EXTRACTED MATERIAL —
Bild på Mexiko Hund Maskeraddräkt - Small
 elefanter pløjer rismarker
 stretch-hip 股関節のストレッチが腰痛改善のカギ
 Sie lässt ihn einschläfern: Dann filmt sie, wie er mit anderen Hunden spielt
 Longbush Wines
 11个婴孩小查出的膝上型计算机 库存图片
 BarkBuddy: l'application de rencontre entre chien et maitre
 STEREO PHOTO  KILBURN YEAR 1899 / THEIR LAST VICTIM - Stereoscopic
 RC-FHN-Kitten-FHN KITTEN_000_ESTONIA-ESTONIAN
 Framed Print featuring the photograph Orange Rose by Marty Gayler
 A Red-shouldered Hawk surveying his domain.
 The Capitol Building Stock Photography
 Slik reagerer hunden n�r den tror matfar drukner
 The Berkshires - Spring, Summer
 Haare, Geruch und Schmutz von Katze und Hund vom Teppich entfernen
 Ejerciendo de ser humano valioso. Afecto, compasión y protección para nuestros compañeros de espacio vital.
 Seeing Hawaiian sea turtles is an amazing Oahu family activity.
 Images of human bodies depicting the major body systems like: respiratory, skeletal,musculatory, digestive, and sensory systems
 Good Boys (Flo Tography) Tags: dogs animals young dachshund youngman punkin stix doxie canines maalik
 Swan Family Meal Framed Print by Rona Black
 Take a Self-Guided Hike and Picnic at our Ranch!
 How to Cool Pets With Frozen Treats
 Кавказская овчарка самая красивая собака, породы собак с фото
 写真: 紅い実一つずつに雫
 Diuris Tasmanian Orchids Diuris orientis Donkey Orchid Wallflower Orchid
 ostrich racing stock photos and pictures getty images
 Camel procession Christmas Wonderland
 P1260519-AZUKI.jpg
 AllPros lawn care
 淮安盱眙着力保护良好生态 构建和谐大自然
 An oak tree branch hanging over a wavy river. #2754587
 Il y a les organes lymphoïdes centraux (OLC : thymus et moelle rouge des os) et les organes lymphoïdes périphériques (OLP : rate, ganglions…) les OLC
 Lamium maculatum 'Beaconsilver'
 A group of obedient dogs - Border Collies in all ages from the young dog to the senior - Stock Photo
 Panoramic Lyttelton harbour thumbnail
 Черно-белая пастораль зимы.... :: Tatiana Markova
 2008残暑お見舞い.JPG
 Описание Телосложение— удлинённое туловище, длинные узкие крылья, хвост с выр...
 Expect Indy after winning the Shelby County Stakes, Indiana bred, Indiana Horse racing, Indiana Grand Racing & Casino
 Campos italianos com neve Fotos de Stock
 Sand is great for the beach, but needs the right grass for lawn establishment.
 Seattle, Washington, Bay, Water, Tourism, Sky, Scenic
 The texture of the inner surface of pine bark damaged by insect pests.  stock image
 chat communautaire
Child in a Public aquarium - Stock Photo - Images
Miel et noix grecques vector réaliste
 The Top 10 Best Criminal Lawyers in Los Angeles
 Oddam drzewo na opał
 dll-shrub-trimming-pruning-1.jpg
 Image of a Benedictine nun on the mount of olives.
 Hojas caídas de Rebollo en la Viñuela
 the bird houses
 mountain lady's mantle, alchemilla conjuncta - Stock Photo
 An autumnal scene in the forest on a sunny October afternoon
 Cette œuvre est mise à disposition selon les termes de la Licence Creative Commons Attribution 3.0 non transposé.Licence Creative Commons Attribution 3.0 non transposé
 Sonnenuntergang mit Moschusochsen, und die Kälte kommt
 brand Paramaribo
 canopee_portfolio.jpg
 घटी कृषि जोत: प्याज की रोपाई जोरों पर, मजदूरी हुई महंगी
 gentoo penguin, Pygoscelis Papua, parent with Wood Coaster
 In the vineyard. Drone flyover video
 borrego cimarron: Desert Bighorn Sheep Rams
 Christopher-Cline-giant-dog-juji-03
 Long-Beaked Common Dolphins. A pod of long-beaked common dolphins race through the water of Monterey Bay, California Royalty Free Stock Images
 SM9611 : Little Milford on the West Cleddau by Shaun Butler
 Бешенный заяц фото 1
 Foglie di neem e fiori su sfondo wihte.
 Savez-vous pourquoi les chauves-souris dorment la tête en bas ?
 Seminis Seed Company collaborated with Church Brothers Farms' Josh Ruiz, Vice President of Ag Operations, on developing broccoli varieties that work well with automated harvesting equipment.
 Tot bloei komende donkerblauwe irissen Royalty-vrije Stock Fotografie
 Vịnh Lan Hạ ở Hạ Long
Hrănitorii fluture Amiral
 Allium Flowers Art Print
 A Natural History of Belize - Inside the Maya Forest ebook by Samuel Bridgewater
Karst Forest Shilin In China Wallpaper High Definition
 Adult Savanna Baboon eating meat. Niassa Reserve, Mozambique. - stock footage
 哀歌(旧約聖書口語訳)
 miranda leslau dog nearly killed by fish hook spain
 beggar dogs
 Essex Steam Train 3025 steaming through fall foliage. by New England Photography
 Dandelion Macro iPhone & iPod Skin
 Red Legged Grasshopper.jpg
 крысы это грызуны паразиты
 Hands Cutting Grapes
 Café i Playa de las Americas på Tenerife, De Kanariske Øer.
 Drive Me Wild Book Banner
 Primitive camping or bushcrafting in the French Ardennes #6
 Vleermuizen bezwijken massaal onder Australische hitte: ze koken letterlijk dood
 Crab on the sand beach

PROBLEM TO WORK ON —
Reproduce all of the data exactly as given.

EXERCISE RESULT —
Bild på Mexiko Hund Maskeraddräkt - Small
 elefanter pløjer rismarker
 stretch-hip 股関節のストレッチが腰痛改善のカギ
 Sie lässt ihn einschläfern: Dann filmt sie, wie er mit anderen Hunden spielt
 Longbush Wines
 11个婴孩小查出的膝上型计算机 库存图片
 BarkBuddy: l'application de rencontre entre chien et maitre
 STEREO PHOTO  KILBURN YEAR 1899 / THEIR LAST VICTIM - Stereoscopic
 RC-FHN-Kitten-FHN KITTEN_000_ESTONIA-ESTONIAN
 Framed Print featuring the photograph Orange Rose by Marty Gayler
 A Red-shouldered Hawk surveying his domain.
 The Capitol Building Stock Photography
 Slik reagerer hunden n�r den tror matfar drukner
 The Berkshires - Spring, Summer
 Haare, Geruch und Schmutz von Katze und Hund vom Teppich entfernen
 Ejerciendo de ser humano valioso. Afecto, compasión y protección para nuestros compañeros de espacio vital.
 Seeing Hawaiian sea turtles is an amazing Oahu family activity.
 Images of human bodies depicting the major body systems like: respiratory, skeletal,musculatory, digestive, and sensory systems
 Good Boys (Flo Tography) Tags: dogs animals young dachshund youngman punkin stix doxie canines maalik
 Swan Family Meal Framed Print by Rona Black
 Take a Self-Guided Hike and Picnic at our Ranch!
 How to Cool Pets With Frozen Treats
 Кавказская овчарка самая красивая собака, породы собак с фото
 写真: 紅い実一つずつに雫
 Diuris Tasmanian Orchids Diuris orientis Donkey Orchid Wallflower Orchid
 ostrich racing stock photos and pictures getty images
 Camel procession Christmas Wonderland
 P1260519-AZUKI.jpg
 AllPros lawn care
 淮安盱眙着力保护良好生态 构建和谐大自然
 An oak tree branch hanging over a wavy river. #2754587
 Il y a les organes lymphoïdes centraux (OLC : thymus et moelle rouge des os) et les organes lymphoïdes périphériques (OLP : rate, ganglions…) les OLC
 Lamium maculatum 'Beaconsilver'
 A group of obedient dogs - Border Collies in all ages from the young dog to the senior - Stock Photo
 Panoramic Lyttelton harbour thumbnail
 Черно-белая пастораль зимы.... :: Tatiana Markova
 2008残暑お見舞い.JPG
 Описание Телосложение— удлинённое туловище, длинные узкие крылья, хвост с выр...
 Expect Indy after winning the Shelby County Stakes, Indiana bred, Indiana Horse racing, Indiana Grand Racing & Casino
 Campos italianos com neve Fotos de Stock
 Sand is great for the beach, but needs the right grass for lawn establishment.
 Seattle, Washington, Bay, Water, Tourism, Sky, Scenic
 The texture of the inner surface of pine bark damaged by insect pests.  stock image
 chat communautaire
Child in a Public aquarium - Stock Photo - Images
Miel et noix grecques vector réaliste
 The Top 10 Best Criminal Lawyers in Los Angeles
 Oddam drzewo na opał
 dll-shrub-trimming-pruning-1.jpg
 Image of a Benedictine nun on the mount of olives.
 Hojas caídas de Rebollo en la Viñuela
 the bird houses
 mountain lady's mantle, alchemilla conjuncta - Stock Photo
 An autumnal scene in the forest on a sunny October afternoon
 Cette œuvre est mise à disposition selon les termes de la Licence Creative Commons Attribution 3.0 non transposé.Licence Creative Commons Attribution 3.0 non transposé
 Sonnenuntergang mit Moschusochsen, und die Kälte kommt
 brand Paramaribo
 canopee_portfolio.jpg
 घटी कृषि जोत: प्याज की रोपाई जोरों पर, मजदूरी हुई महंगी
 gentoo penguin, Pygoscelis Papua, parent with Wood Coaster
 In the vineyard. Drone flyover video
 borrego cimarron: Desert Bighorn Sheep Rams
 Christopher-Cline-giant-dog-juji-03
 Long-Beaked Common Dolphins. A pod of long-beaked common dolphins race through the water of Monterey Bay, California Royalty Free Stock Images
 SM9611 : Little Milford on the West Cleddau by Shaun Butler
 Бешенный заяц фото 1
 Foglie di neem e fiori su sfondo wihte.
 Savez-vous pourquoi les chauves-souris dorment la tête en bas ?
 Seminis Seed Company collaborated with Church Brothers Farms' Josh Ruiz, Vice President of Ag Operations, on developing broccoli varieties that work well with automated harvesting equipment.
 Tot bloei komende donkerblauwe irissen Royalty-vrije Stock Fotografie
 Vịnh Lan Hạ ở Hạ Long
Hrănitorii fluture Amiral
 Allium Flowers Art Print
 A Natural History of Belize - Inside the Maya Forest ebook by Samuel Bridgewater
Karst Forest Shilin In China Wallpaper High Definition
 Adult Savanna Baboon eating meat. Niassa Reserve, Mozambique. - stock footage
 哀歌(旧約聖書口語訳)
 miranda leslau dog nearly killed by fish hook spain
 beggar dogs
 Essex Steam Train 3025 steaming through fall foliage. by New England Photography
 Dandelion Macro iPhone & iPod Skin
 Red Legged Grasshopper.jpg
 крысы это грызуны паразиты
 Hands Cutting Grapes
 Café i Playa de las Americas på Tenerife, De Kanariske Øer.
 Drive Me Wild Book Banner
 Primitive camping or bushcrafting in the French Ardennes #6
 Vleermuizen bezwijken massaal onder Australische hitte: ze koken letterlijk dood
 Crab on the sand beach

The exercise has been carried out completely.